Opinión

Altares y sotanas

Altares y sotanas

La indiferencia no figura como opción para la sociedad dominicana ante el asesinato de un adolescente por un sacerdote, quien habría sido abusado sexualmente por el religioso, porque se trata de un crimen desgarrador que lacera y estremece a la conciencia nacional.

El monaguillo Fernely Carrión Saviñon, de 16 años, murió estrangulado y degollado y su cuerpo lanzado a un lado de la carretera Guerra-Bayaguana, un homicidio del que se acusa al cura Elvin Taveras Durán, adscrito a la parroquia Santa Cecilia, de Hainamosa, en Santo Domingo Este.

La Iglesia católica ha suspendido a ese sacerdote y pedido que sea juzgado por la justicia terrenal, en relación con la acusación de asesinato y pederastia contra el monaguillo, hijo de una familia humilde y religiosa de Villa Mella.

Todo el espacio del universo resulta insuficiente para alojar la indignación que ha causado el asesinato del monaguillo Fernely, porque su homicida incurrió en un crimen brutal, abusó y se aprovechó de la inocencia de su víctima, manchó miserablemente sus votos religiosos y traicionó la confianza de sus superiores.

Llama la atención que la Policía Nacional no ofreciera detalles en torno a este estremecedor suceso, sino que simplemente se limitara a señalar como cierto todo lo que ha referido la prensa sobre el caso y remitir a los periodistas al Ministerio Público para mayores detalles.

La Constitución de la República encomienda al Estado la condición de tutor de los menores, con la obligación de salvaguardar su integridad física y emocional, por lo que se requiere que Policías y fiscales investiguen en el entorno donde ocurrió la tragedia para determinar si otros niños y adolescentes han sido objeto de abusos.

Se resalta el gesto de la Iglesia católica, de condenar ese asesinato y reclamar que el sacerdote Taveras Durán sea sometido y juzgado por los tribunales, pero las autoridades eclesiásticas deberían también indagar o precisar los alcances del daño que se atribuye a ese cura, a quien se le impuso hoy coerción de un año.

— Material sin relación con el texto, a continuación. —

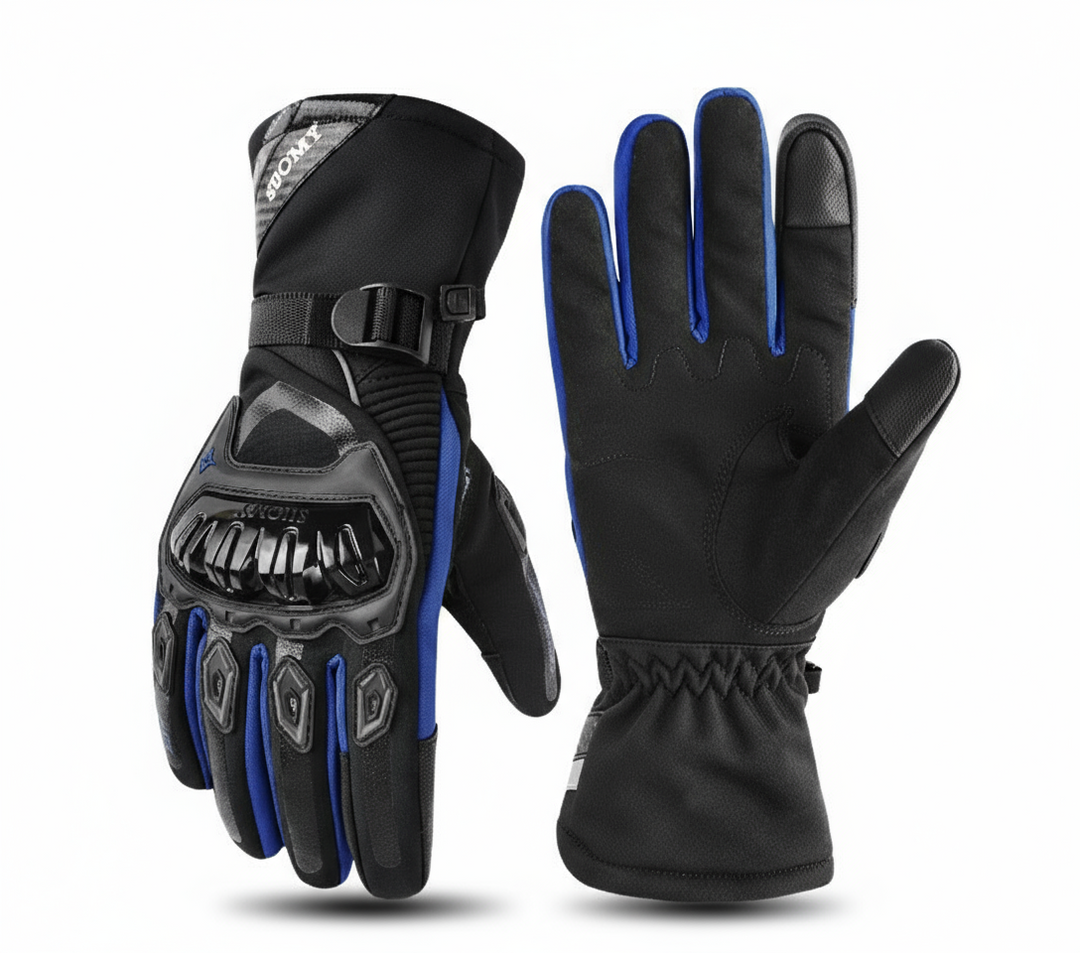 Kalsten | ArcticRide Waterproof Insulated Motorcycle Gloves – Ultimate Winter Protection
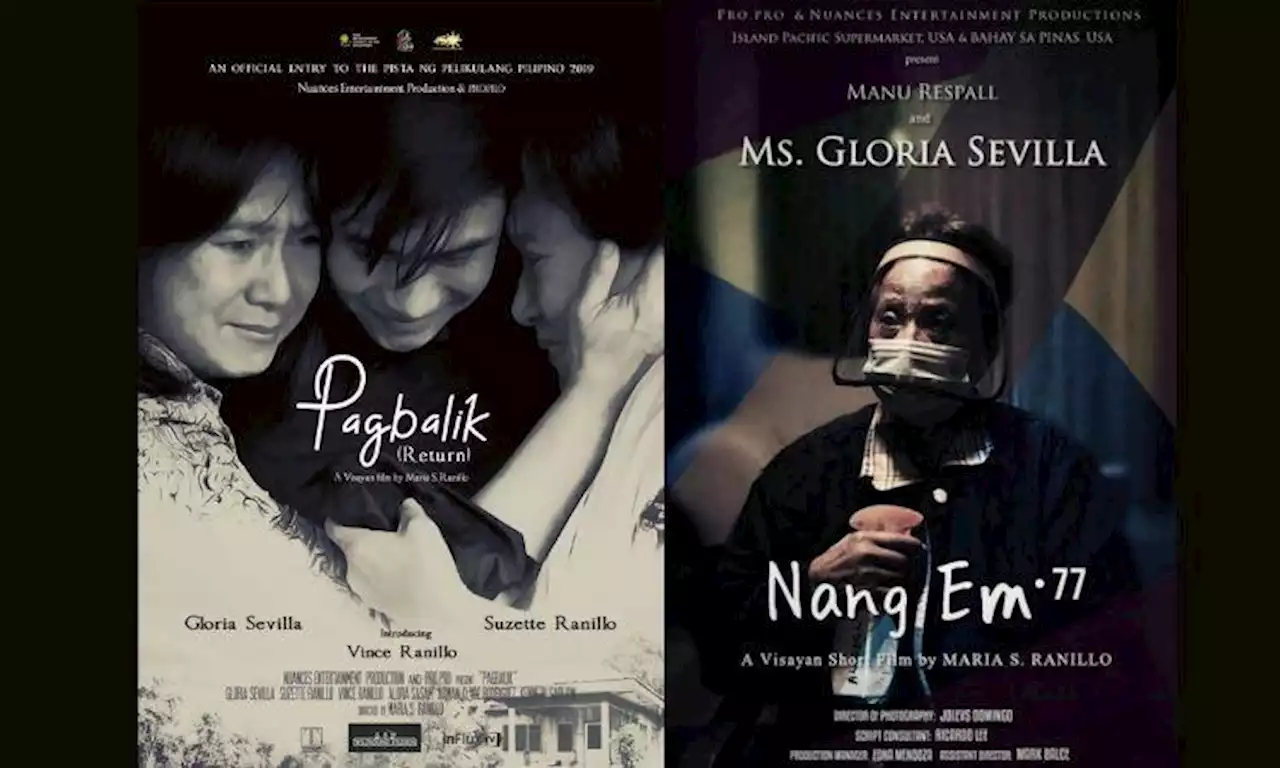 Films starring Gloria Sevilla to screen at San Diego Filipino Film Festival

Ese asesinato, atroz y cobarde, perpetrado contra un adolescente indefenso, cuya familia creía que su matador lo encarrilaba por el camino de los valores religiosos, obliga a la sociedad y a la Iglesia a adentrarse en profunda reflexión en torno a cómo afrontar una acelerada desintegración moral y espiritual que ya permea altares y sotanas.